Chapter 3 Adding and Subtracting Decimals
- Activity: What does the decimal mean?
- Dr. Nicki’s Pintrest on Decimals
- Place Value Sliders
Pre-assessment: Find out which of your students can regroup when adding and subtracting fluently with whole numbers. Find out who can tell how many tens are in the number 1,456 and explain why.
Do not write the numbers on the place value chart on a diagonal.
Use measurement to help students see thousandths. For example, a millimeter is 1/1000 of a meter. It takes 1000 millimeters to make a 1 meter. Say: “If our meter is a whole, kind of like 1 whole dollar bill, how would we represent that on the place value chart?” Have students make using register tape. This is a linear model.
Materials: Money, base-ten blocks (area model) or decimal squares
- Lesson 3.1: Use Kagan strategy of Quiz, Quiz, Trade or Find Someone Who.
- Lesson 3.2: Make an anchor chart and game with the students that show different representations of numbers by place. Ensure that you name the different ways to show numbers, e.g. standard form, expanded form by place value, expanded form using decimal fractions, expanded form using exponents, using multiplication by place value, word form, unit form, etc. Make this into a center.
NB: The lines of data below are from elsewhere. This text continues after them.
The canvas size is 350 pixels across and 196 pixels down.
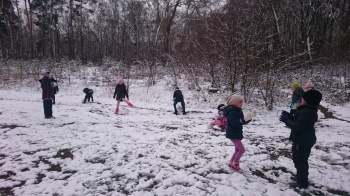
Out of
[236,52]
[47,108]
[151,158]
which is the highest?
→ [236,52]

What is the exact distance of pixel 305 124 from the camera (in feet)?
A: 13.3

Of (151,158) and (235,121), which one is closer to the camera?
(235,121)

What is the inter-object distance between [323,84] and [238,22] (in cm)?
934

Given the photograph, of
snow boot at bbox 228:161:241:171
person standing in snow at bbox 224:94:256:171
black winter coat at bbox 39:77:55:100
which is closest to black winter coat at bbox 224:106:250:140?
person standing in snow at bbox 224:94:256:171

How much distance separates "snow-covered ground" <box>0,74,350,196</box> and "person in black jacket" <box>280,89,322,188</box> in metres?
0.55

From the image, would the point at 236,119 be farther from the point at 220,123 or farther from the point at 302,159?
the point at 220,123

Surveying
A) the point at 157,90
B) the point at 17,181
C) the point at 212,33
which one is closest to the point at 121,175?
the point at 17,181

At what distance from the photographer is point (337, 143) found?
6883 millimetres

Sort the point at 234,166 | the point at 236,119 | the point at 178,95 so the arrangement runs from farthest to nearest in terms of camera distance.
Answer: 1. the point at 178,95
2. the point at 234,166
3. the point at 236,119

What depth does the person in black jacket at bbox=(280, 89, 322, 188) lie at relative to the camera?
4028 millimetres

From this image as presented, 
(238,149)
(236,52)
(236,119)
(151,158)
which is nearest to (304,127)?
(236,119)

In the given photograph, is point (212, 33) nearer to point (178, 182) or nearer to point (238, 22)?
point (238, 22)

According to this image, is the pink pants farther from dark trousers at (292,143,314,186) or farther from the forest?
the forest

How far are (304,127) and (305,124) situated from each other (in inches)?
2.3
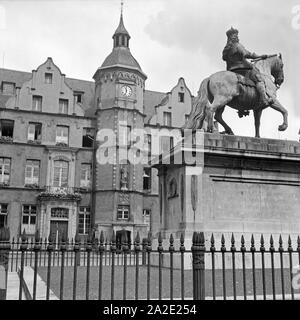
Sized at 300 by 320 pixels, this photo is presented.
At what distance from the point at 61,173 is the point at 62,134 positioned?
3.73 meters

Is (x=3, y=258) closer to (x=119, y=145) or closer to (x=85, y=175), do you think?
(x=119, y=145)

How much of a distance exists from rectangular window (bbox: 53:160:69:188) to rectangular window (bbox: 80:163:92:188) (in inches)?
55.2

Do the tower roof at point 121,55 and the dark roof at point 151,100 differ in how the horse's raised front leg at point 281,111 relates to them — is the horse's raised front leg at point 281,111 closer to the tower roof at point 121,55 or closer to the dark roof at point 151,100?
the tower roof at point 121,55

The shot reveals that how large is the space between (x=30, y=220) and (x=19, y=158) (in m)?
5.63

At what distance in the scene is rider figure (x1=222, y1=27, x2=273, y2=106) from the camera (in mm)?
12062

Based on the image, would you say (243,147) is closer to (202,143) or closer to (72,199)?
(202,143)

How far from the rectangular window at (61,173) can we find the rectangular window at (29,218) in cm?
317

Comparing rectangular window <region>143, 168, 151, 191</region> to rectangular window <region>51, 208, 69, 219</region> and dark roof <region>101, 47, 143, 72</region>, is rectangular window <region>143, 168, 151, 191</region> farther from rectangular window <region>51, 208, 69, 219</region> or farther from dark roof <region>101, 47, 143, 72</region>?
dark roof <region>101, 47, 143, 72</region>

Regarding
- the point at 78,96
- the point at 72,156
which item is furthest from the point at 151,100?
the point at 72,156

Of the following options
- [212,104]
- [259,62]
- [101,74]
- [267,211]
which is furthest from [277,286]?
[101,74]

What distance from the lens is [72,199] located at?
122 feet

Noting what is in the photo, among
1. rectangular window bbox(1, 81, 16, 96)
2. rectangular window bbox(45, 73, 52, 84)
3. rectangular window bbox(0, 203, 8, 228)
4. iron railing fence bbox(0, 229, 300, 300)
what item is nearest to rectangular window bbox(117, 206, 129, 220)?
rectangular window bbox(0, 203, 8, 228)

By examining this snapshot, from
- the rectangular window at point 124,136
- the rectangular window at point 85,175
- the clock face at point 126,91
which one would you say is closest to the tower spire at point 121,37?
the clock face at point 126,91

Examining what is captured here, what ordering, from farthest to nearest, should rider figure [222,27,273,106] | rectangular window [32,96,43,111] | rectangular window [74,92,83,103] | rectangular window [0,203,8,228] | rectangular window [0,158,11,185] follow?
rectangular window [74,92,83,103] < rectangular window [32,96,43,111] < rectangular window [0,158,11,185] < rectangular window [0,203,8,228] < rider figure [222,27,273,106]
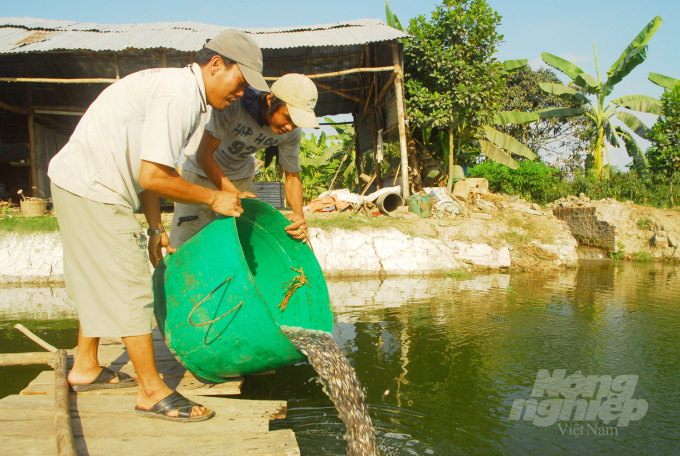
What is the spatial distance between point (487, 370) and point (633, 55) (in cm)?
1344

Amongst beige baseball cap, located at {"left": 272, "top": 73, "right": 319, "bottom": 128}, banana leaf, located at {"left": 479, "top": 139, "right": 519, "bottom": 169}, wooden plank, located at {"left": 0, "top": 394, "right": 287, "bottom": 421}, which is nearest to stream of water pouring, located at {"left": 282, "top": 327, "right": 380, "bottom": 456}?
wooden plank, located at {"left": 0, "top": 394, "right": 287, "bottom": 421}

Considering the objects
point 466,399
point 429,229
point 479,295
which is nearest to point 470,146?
point 429,229

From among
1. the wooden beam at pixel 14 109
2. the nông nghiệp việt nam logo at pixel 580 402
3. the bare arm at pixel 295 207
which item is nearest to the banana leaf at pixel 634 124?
the nông nghiệp việt nam logo at pixel 580 402

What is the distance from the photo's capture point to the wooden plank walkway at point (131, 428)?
4.80 feet

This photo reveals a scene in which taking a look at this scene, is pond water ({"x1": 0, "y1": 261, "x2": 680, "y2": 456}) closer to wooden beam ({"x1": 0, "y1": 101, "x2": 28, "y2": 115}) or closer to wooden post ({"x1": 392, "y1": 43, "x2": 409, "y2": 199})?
wooden post ({"x1": 392, "y1": 43, "x2": 409, "y2": 199})

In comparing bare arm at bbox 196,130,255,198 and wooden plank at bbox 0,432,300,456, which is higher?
bare arm at bbox 196,130,255,198

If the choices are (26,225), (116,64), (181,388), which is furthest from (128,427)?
(116,64)

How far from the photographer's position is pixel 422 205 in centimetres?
860

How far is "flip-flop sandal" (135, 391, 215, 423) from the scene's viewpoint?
5.55 feet

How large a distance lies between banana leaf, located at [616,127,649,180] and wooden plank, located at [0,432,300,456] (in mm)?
16092

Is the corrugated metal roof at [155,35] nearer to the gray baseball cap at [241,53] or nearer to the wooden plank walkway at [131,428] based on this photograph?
the gray baseball cap at [241,53]

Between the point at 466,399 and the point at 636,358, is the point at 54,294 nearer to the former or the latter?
the point at 466,399

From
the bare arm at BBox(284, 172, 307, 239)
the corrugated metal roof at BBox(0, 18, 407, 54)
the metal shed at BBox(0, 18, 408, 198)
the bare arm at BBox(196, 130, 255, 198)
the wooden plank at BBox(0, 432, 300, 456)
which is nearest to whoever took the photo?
the wooden plank at BBox(0, 432, 300, 456)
- Lesson 3.3: Ways to compare decimals: By position in a place value chart, by expanded form, placement on a number line, multiply by 10, 100 or 1000 to make into whole numbers, using pictures or concrete objects, etc.
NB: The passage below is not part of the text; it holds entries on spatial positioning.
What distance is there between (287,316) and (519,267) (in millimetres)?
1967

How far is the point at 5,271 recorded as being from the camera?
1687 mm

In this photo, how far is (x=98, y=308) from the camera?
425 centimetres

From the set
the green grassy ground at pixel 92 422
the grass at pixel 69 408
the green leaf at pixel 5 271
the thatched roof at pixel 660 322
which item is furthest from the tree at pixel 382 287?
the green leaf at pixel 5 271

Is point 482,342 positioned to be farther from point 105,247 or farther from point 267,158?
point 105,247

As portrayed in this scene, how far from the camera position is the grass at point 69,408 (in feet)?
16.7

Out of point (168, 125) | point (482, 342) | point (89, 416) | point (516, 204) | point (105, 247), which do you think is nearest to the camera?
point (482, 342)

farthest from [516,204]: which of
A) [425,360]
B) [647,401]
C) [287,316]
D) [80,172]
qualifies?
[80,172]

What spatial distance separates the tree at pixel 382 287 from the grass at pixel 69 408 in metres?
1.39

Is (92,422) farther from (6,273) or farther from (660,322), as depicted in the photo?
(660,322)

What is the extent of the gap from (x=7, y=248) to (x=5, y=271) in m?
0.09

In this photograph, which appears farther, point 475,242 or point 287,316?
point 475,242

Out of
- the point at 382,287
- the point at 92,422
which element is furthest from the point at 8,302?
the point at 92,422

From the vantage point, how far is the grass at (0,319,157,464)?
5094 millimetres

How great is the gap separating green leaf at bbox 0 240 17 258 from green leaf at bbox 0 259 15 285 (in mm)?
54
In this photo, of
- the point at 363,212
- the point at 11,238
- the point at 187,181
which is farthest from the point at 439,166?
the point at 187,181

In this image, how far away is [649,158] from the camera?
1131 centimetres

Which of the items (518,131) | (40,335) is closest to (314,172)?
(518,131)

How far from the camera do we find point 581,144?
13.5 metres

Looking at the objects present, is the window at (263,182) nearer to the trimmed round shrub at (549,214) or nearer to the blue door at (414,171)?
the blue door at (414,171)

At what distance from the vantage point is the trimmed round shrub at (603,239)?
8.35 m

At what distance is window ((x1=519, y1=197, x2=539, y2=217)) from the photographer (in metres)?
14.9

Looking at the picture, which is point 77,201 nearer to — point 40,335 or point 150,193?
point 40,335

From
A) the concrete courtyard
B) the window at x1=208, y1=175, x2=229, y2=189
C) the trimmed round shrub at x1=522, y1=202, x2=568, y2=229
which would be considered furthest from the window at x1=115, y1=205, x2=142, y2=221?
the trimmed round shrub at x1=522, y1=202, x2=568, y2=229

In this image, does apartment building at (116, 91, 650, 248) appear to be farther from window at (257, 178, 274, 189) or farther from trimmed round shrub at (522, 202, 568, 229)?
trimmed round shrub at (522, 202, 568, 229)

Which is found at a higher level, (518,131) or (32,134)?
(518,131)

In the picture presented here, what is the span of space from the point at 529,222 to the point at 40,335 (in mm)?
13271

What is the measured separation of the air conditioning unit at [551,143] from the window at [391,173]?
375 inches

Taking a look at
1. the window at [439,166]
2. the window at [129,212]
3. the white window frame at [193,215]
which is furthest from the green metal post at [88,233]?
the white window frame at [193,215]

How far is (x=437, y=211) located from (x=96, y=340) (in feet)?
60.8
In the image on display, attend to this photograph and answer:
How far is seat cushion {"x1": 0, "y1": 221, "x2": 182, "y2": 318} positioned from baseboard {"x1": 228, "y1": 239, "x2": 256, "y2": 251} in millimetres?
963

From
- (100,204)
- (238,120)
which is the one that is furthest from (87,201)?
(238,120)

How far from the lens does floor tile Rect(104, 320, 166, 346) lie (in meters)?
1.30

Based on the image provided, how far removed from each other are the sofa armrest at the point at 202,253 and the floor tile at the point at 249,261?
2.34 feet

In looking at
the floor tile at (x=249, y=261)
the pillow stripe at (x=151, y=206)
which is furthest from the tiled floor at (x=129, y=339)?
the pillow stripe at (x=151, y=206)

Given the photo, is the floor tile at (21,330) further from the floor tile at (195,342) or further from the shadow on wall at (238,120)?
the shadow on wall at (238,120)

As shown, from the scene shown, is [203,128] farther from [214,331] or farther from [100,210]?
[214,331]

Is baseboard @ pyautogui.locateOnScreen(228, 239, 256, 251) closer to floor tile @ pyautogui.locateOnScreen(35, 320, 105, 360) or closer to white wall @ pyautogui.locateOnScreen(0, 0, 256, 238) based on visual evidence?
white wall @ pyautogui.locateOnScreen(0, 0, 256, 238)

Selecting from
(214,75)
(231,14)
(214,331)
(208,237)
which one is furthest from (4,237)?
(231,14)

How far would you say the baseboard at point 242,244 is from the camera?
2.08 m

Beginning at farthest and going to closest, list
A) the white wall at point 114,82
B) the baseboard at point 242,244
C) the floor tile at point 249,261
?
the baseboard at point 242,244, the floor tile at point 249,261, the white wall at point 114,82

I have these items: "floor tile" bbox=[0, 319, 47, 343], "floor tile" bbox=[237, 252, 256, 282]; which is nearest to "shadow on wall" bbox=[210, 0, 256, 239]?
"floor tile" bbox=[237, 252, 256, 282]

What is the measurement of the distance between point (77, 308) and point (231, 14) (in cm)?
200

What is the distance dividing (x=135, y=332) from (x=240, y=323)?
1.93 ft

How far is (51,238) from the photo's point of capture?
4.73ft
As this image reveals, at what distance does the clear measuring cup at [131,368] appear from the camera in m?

- Lesson 3.4: Use a number line! See link for ITPs Decimals. Do not teach the traditional procedure. Make students reason out what is happening. Make compare decimals into a center and do a Quiz, Quiz, Trade.
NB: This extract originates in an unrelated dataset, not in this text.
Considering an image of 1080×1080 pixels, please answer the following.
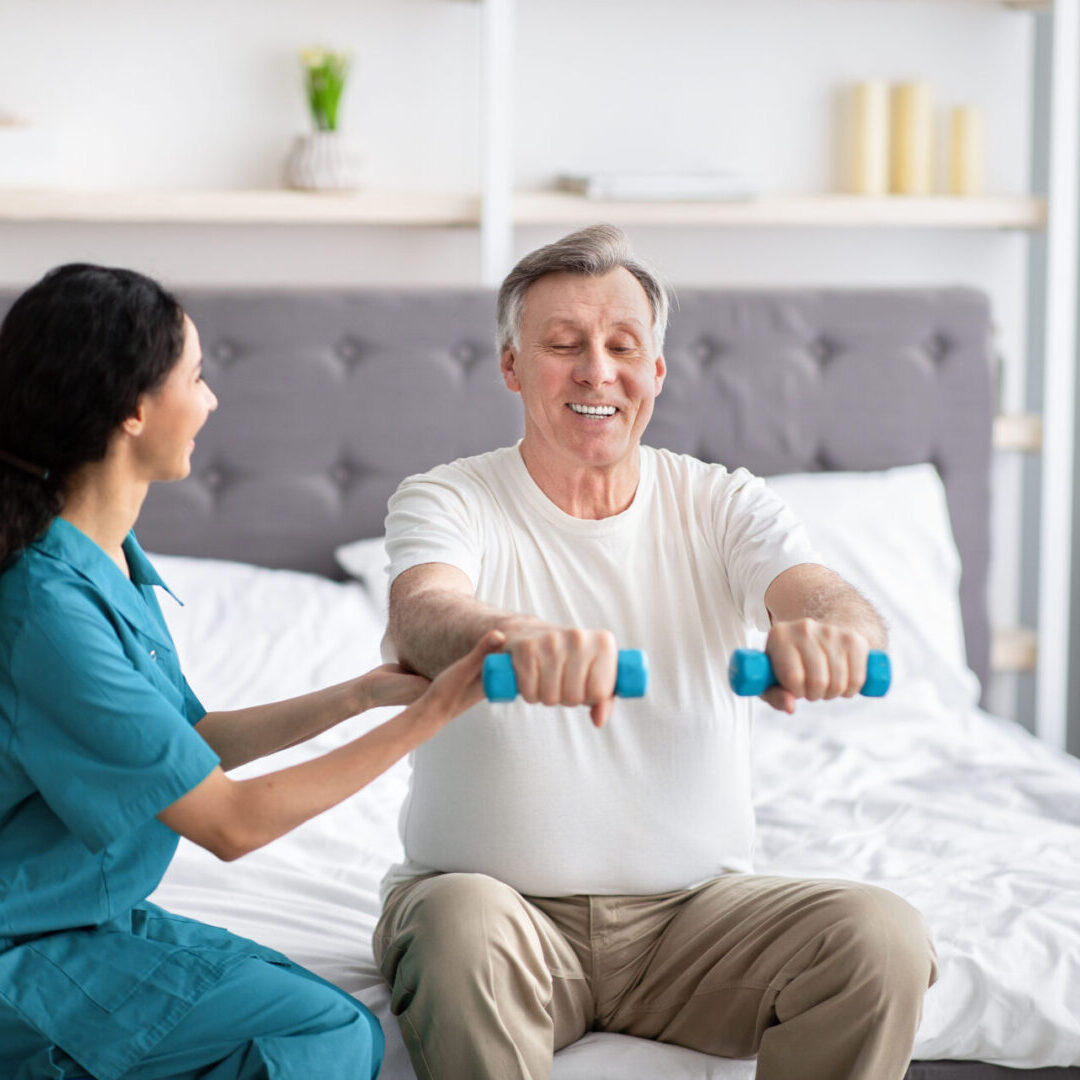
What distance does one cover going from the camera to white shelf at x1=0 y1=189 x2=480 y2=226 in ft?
9.02

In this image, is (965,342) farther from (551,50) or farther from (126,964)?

- Have a day of centers to revisit concepts 3.1 – 3.4. Do a guided group with Tier 2 or 3 students on addition of decimals using concrete materials. You are getting ready for Lesson 3.5. Have a center where you shift the whole and reposition the base-ten blocks redefine the whole.
- Lesson 3.5 & 3.6, 3.8 & 3.9: Spend 2 days on each of these topics and explicitly included examples, when regrouping is going to be involved. Student must act out all the problem, sketch and place in a context. Turn the “Advanced Learners” on pg. 182 into a center activity to revisit all year long.